[start of Exercise data]
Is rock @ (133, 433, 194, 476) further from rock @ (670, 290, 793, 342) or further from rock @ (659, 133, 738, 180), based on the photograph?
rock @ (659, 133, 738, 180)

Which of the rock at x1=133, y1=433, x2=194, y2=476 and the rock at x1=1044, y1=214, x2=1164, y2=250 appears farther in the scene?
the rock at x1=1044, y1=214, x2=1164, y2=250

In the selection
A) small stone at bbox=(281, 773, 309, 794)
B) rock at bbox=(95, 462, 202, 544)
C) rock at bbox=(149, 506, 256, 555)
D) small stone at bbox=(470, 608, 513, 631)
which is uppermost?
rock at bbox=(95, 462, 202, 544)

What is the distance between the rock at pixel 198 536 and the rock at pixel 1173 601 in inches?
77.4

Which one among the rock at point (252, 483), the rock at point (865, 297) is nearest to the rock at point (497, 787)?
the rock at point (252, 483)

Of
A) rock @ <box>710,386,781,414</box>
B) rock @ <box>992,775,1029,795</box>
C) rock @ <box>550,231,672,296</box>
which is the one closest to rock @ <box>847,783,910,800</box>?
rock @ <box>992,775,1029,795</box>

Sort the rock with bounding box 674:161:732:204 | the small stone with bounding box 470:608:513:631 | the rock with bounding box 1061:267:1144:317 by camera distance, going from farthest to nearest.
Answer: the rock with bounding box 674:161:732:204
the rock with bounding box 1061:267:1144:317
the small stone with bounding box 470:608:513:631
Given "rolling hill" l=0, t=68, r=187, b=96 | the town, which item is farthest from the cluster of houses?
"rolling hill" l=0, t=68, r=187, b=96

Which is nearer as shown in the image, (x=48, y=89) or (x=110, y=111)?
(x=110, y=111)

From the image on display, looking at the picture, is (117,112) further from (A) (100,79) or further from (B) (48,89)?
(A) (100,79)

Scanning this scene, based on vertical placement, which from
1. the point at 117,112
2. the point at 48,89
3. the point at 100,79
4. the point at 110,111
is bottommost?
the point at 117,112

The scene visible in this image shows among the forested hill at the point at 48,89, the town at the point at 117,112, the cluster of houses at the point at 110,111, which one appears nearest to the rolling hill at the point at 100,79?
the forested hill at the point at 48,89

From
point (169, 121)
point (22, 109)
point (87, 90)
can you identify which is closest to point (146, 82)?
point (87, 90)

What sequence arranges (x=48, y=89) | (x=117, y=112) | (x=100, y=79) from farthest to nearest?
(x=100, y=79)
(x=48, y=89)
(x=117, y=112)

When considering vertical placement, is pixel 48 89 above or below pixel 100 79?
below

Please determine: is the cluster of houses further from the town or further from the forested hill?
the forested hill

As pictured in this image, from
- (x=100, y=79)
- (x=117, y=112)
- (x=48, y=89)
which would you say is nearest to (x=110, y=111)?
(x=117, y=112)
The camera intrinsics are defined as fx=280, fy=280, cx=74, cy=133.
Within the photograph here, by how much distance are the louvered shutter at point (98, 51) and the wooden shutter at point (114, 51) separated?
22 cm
[end of Exercise data]
### Given problem
Put the material, starting with the line containing "When considering vertical" and going on through the end, into a Markdown table with the columns Row and Line, one line per row, and leave out blank lines.

### Result of this exercise
| Row | Line |
|---|---|
| 1 | When considering vertical placement, is pixel 48 89 above or below pixel 100 79? |
| 2 | below |
| 3 | Please determine: is the cluster of houses further from the town or further from the forested hill? |
| 4 | the forested hill |
| 5 | As pictured in this image, from |
| 6 | - (x=100, y=79) |
| 7 | - (x=117, y=112) |
| 8 | - (x=48, y=89) |
| 9 | which would you say is nearest to (x=110, y=111)? |
| 10 | (x=117, y=112) |
| 11 | The camera intrinsics are defined as fx=280, fy=280, cx=74, cy=133. |
| 12 | Within the photograph here, by how much distance are the louvered shutter at point (98, 51) and the wooden shutter at point (114, 51) separated? |
| 13 | 22 cm |